Internationale Commissie voor de doorgraving van de landengte van Suez

Uit Wikipedia, de vrije encyclopedie
Illustratie van de hand van Conrad in zijn reisverslag
Tracé van het ontworpen kanaal en de Nijldelta
De ontworpen havendammen van Port Saïd
Lay-out van de haven van Suez
De Rede van Port Said met havenontwerp en dieptelodingen

De Internationale Commissie voor de doorgraving van de landengte van Suez (Commission Internationale pour le percement de l’isthme de Suez) was de commissie bestaande uit verschillende Europese deskundigen bijeengeroepen in 1855 door Ferdinand de Lesseps in opdracht van de onderkoning (Kedive) van Egypte Muhammad Sa'id om de haalbaarheid van een kanaal tussen de Middellandse Zee en de Rode Zee onderzoeken en het beste alternatief voor een dergelijk kanaal te beoordelen.

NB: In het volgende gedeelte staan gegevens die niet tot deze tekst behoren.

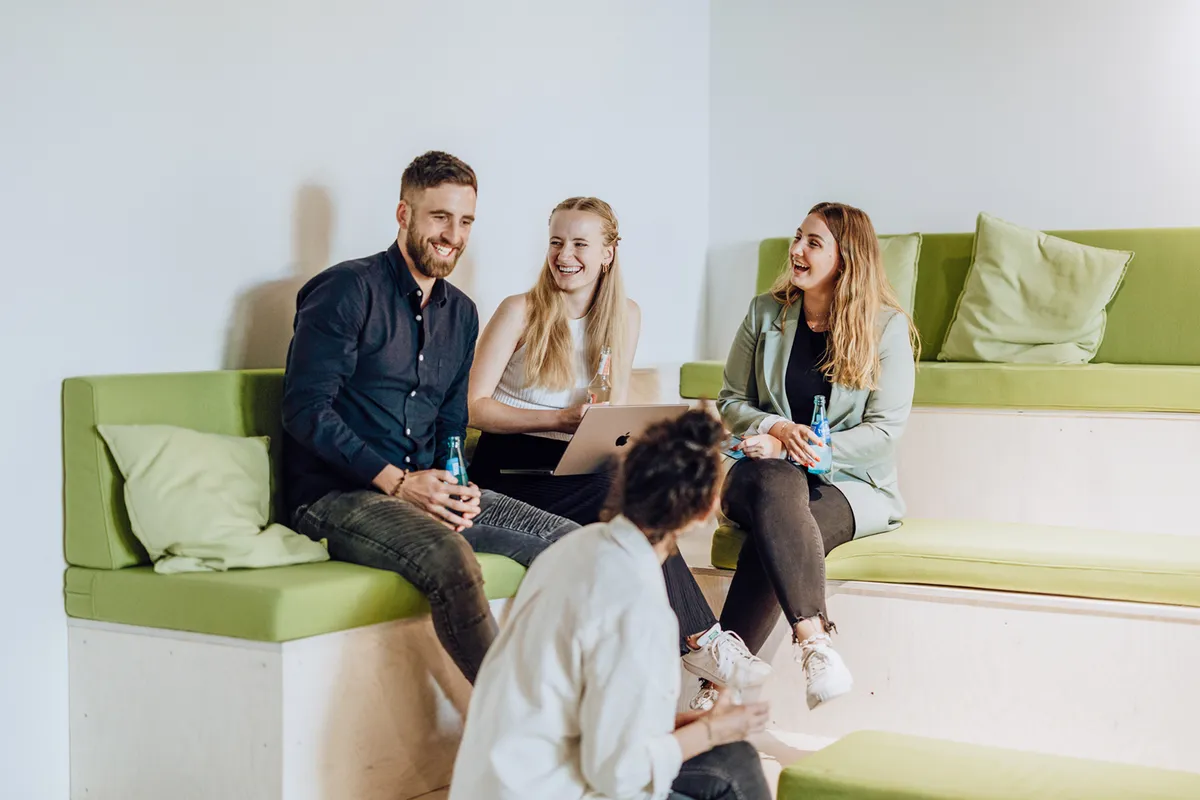 A group of four people sitting on green cushioned benches, smiling and holding drinks, with a laptop open in front of them.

Voorbereidende werkzaamheden[bewerken | brontekst bewerken]

Het idee van het graven van een kanaal door de landengte van Suez trok wijdverbreide belangstelling in heel Europa in het begin van de 19e eeuw. Napoleons landmeters hadden tijdens zijn campagne in Egypte een verschil van ongeveer 9 meter tussen de niveaus van de twee zeeën gevonden. Het onderzoek van Paul-Adrien Bourdaloue 1847 tijdens een expeditie van de Société d’Études du Canal de Suez toonde aan dat er in feite geen dergelijk verschil was. Tijdens dezelfde expeditie verkende Alois Negrelli von Moldelbe, de Oostenrijkse spoorwegpionier, de baai van Pelusium het noordelijke uiteinde van het verwachte kanaal. Vanwege de politieke situatie in 1848, werden geen verdere stappen gezet. Op 30 november 1854 kreeg de Lesseps van Muhammad Sa’id de eerste concessie voor een Suezkanaal en op verzoek van de Lesseps werd een eerste ontwerp van het kanaal gemaakt door Linant-Bey en Mougel-Bey (Louis Maurice Adolphe Linant de Bellefonds en Eugène Mougel), twee hooggeplaatste Franse ingenieurs in de Egyptische kanaaladministratie. Vanaf het begin was de belangrijkste zorg van de Lesseps om het kanaalproject op te zetten op een zo breed mogelijke politieke basis. Hij heeft het rapport voorgelegd aan de onderkoning, die in het besluit (Firman) van 19 mei 1855 onder meer heeft bepaald dat het rapport verder moest worden uitgewerkt en vervolgens door een internationale deskundigencommissie moest worden besproken.

De Commissie[bewerken | brontekst bewerken]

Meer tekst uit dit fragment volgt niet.